Earlier in the film, Veruca cuts in front of Wonka to introduce herself with a polite
curtsey as he leads the tour group through the factory entrance, and Wonka replies,
"I always thought a verruca is a wart you get on the bottom of your foot."
Indeed, the term
verruca plantaris
is
Latin for "plantar wart," and is a common
British English phrase. Dahl claimed that "Veruca Salt" was the name of a wart medication he once had in his medicine cabinet.
Veruca's Endgame
In the novel, Veruca's comeuppance takes place in Wonka's Nut Sorting Room, which is occupied by worker squirrels. After being denied a squirrel by both Wonka and her mother, Veruca brazenly enters the premises and attempts to take a squirrel anyway. She is immediately engulfed by the creatures, pinned to the floor, rejected as a
"bad nut,"
and hauled into the garbage chute. Both her parents quickly suffer the same fate afterwards. They leave the factory covered in garbage.

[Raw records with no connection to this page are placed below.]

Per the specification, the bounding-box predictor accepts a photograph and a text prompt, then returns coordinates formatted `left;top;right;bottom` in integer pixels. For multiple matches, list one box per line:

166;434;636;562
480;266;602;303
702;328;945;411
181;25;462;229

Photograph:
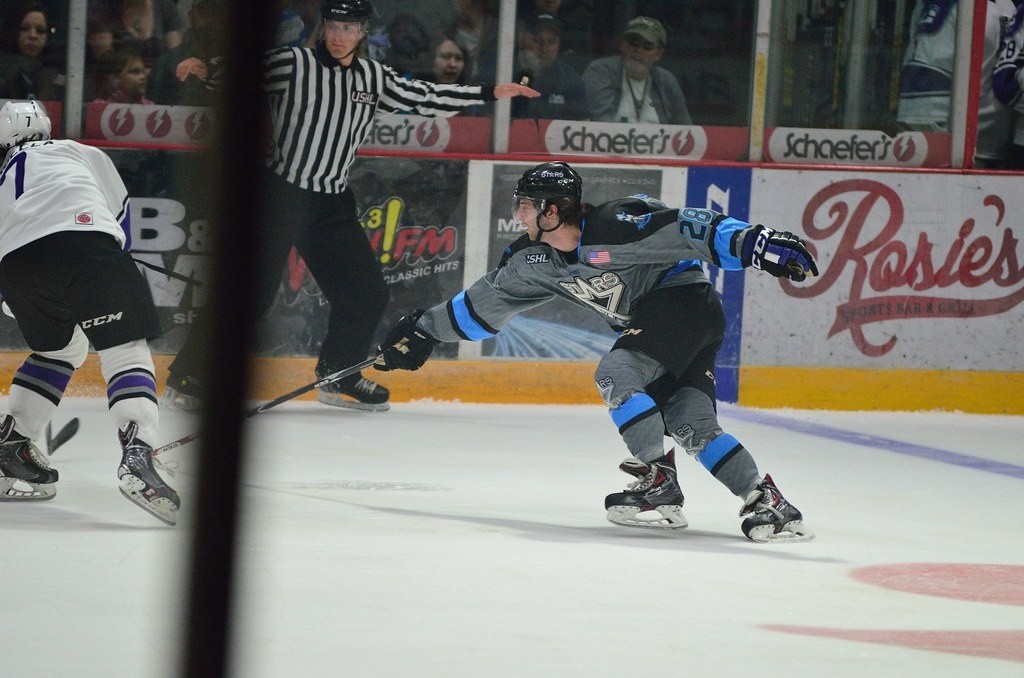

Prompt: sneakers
116;420;181;527
0;413;59;500
606;447;687;530
317;355;390;411
741;473;814;543
161;371;205;412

Her predicament is similar in the 2005 version, minus her mother; the Oompa Loompas instead drop a painting of Mrs. Salt into the chute in order to emphasize that both of Veruca's parents have spoiled her rotten, and they sing their reproachful song about spoiling children to Mr. Salt before he goes down the chute. Mr. Salt, hovering over the chute opening in a vain attempt to spot his daughter, is then knocked in from behind by one of the squirrels. Both Veruca and Mr. Salt are spared immolation along with three weeks' worth of trash on the weekly burning day only because the incinerator is broken. Angered at the humiliating ordeal in the chocolate factory, through with wasting his hard-earned money on his daughter, and being chastised by the Oompa Loompas for spoiling her, Rupert angrily refuses his daughter's demand for a flying glass
elevator and says that she will only be getting a bath that day instead, crossly glaring at her after she protests.

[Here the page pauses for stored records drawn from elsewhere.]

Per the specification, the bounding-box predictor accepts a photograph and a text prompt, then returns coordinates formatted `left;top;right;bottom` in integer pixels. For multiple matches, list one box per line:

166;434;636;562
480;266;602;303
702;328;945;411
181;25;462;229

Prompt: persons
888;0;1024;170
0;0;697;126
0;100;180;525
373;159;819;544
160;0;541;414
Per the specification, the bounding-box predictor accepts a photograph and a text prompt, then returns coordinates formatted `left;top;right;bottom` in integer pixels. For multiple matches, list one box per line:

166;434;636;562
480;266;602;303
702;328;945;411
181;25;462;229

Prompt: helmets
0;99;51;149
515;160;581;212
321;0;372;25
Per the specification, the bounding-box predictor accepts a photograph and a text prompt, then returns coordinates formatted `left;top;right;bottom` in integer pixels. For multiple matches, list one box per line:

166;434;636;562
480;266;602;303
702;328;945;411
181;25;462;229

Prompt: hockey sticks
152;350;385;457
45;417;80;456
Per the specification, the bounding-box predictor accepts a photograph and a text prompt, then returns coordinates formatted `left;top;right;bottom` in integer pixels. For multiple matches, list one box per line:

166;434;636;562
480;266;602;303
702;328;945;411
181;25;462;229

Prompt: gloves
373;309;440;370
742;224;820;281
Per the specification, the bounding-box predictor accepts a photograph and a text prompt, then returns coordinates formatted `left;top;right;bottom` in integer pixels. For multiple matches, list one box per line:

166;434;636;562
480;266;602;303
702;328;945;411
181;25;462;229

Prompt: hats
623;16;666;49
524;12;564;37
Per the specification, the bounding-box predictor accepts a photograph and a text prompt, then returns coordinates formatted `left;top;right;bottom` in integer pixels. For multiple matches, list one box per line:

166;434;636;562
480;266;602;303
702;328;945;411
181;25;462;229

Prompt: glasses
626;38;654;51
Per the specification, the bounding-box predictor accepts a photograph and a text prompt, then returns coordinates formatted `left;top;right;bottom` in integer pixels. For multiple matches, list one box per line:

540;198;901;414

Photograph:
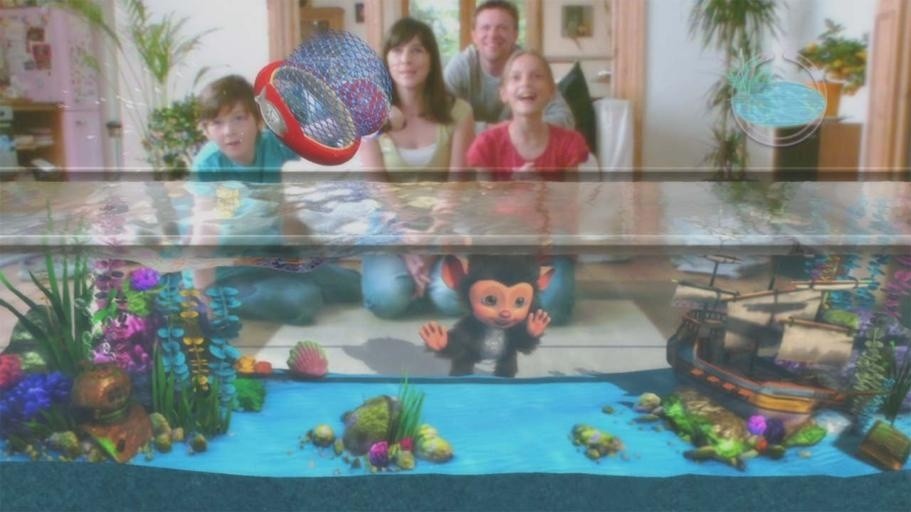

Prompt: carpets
251;298;674;377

In the 1971 movie, the squirrels are replaced with geese laying golden eggs. Wonka denies a sale of one of the birds to Veruca, after which she sings her musical solo,
"I Want It Now."
After then making a mess of the room, she stands atop the eggdicator, which judges her a
"bad egg,"
and sends her plummeting down the garbage chute en route to the furnace. Mr. Salt jumps down into the chute a moment later to try to rescue her. Their ultimate fate is only mentioned at the end of the movie, when Wonka assures Charlie that the four bad children will be returned to their normal, terrible selves, but maybe a bit wiser for the wear.
Veruca Salt song
Veruca's impending doom in the chute is the subject of the novel's poem and the 2005 lyrics, as is the Salts' blame for turning their daughter into a spoiled brat. In the novel and first film, the song is performed after Veruca and her parents go into the chute.
The 1971 lyrics centered on who is to blame for Veruca's avarice and what can be done to prevent children from suffering a similar fate, during which several rhyming words ("brat" and "cat", "shame" and "blame") were individually displayed onscreen in
Scanimate style. In the 2005 version, the track was sung to an upbeat and
psychedelic folk rock-style melody; Mr. Salt is pushed into the chute after the song ends.